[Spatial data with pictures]
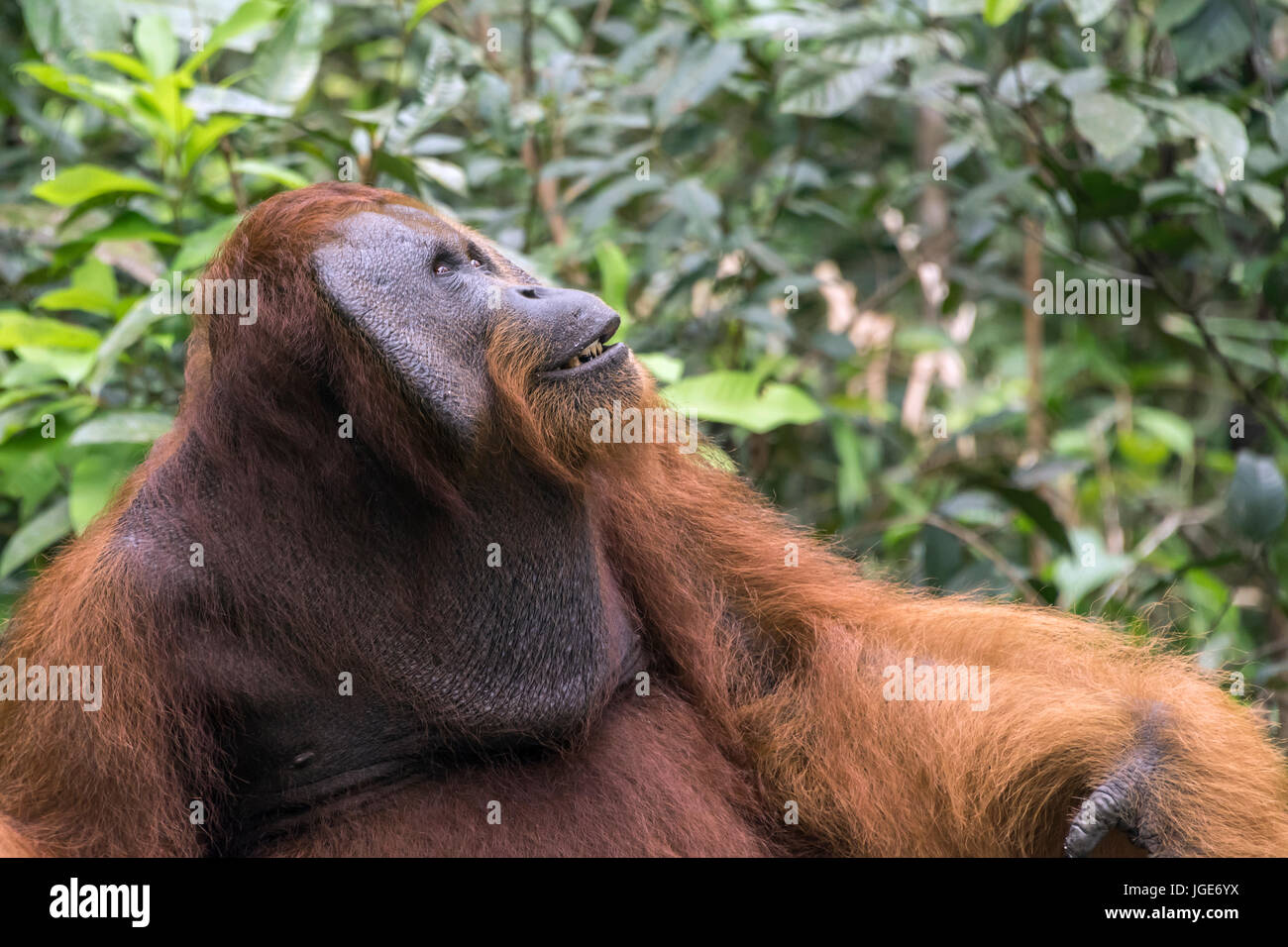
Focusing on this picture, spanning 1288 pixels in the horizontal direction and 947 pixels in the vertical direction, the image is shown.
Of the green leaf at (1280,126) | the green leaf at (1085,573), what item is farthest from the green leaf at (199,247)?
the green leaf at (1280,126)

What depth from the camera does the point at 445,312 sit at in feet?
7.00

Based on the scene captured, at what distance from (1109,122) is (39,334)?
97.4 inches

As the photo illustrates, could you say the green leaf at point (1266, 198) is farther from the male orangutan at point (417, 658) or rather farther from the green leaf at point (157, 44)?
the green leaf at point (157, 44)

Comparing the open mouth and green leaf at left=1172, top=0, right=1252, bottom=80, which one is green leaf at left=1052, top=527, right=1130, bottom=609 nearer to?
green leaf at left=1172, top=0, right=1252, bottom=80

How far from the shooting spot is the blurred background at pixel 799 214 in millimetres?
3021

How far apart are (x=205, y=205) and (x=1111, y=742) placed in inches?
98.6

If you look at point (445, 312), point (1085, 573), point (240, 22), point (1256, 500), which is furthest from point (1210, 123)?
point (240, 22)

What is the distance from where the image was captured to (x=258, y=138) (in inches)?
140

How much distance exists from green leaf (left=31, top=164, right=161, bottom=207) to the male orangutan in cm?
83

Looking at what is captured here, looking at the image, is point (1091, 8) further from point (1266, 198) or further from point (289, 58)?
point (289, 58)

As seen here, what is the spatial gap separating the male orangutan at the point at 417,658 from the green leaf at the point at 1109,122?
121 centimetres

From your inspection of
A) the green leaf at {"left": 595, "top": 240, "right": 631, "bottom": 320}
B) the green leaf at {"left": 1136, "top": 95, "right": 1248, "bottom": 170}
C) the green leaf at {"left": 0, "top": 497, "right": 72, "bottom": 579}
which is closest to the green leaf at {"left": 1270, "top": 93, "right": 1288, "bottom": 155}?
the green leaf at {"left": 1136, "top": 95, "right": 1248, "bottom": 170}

Required task -
Rewrite the material with every "orangutan" replaced by "gorilla", keeping all other text unchanged. Leave the pictures out of your answer.

Response below -
Focusing on this picture, spanning 1288 pixels in the horizontal direction and 947 pixels in the vertical direction, the image is shown.
Of the green leaf at (1280,126) | the green leaf at (1085,573), what item is farthest from the green leaf at (199,247)?
the green leaf at (1280,126)

What depth from the camera does the point at 445,312 sit at in feet?
7.00

Based on the scene captured, at what distance from (1109,122) is (39,334)?
97.4 inches

As the photo illustrates, could you say the green leaf at point (1266, 198) is farther from the male gorilla at point (417, 658) or rather farther from the green leaf at point (157, 44)?
the green leaf at point (157, 44)

Comparing the open mouth and green leaf at left=1172, top=0, right=1252, bottom=80, which one is green leaf at left=1052, top=527, right=1130, bottom=609 nearer to?
green leaf at left=1172, top=0, right=1252, bottom=80

How far from the shooting spot is the blurred background at pixel 799 214 in millimetres?
3021

How far apart are (x=205, y=205) and (x=1111, y=742) placed in inches?
98.6

If you look at point (445, 312), point (1085, 573), point (240, 22), point (1256, 500), which is furthest from point (1210, 123)?
point (240, 22)

What is the distance from where the image was captured to (x=258, y=138) (in inches)?
140

How much distance exists from green leaf (left=31, top=164, right=161, bottom=207) to the male gorilla in cm?
83

Looking at what is captured here, looking at the image, is point (1091, 8) further from point (1266, 198) or further from point (289, 58)?
point (289, 58)

As seen here, what is the spatial gap separating the male gorilla at the point at 417,658 from the green leaf at the point at 1109,122?
121 centimetres

From your inspection of
A) the green leaf at {"left": 595, "top": 240, "right": 631, "bottom": 320}
B) the green leaf at {"left": 1136, "top": 95, "right": 1248, "bottom": 170}
C) the green leaf at {"left": 0, "top": 497, "right": 72, "bottom": 579}
which is closest to the green leaf at {"left": 1270, "top": 93, "right": 1288, "bottom": 155}?
the green leaf at {"left": 1136, "top": 95, "right": 1248, "bottom": 170}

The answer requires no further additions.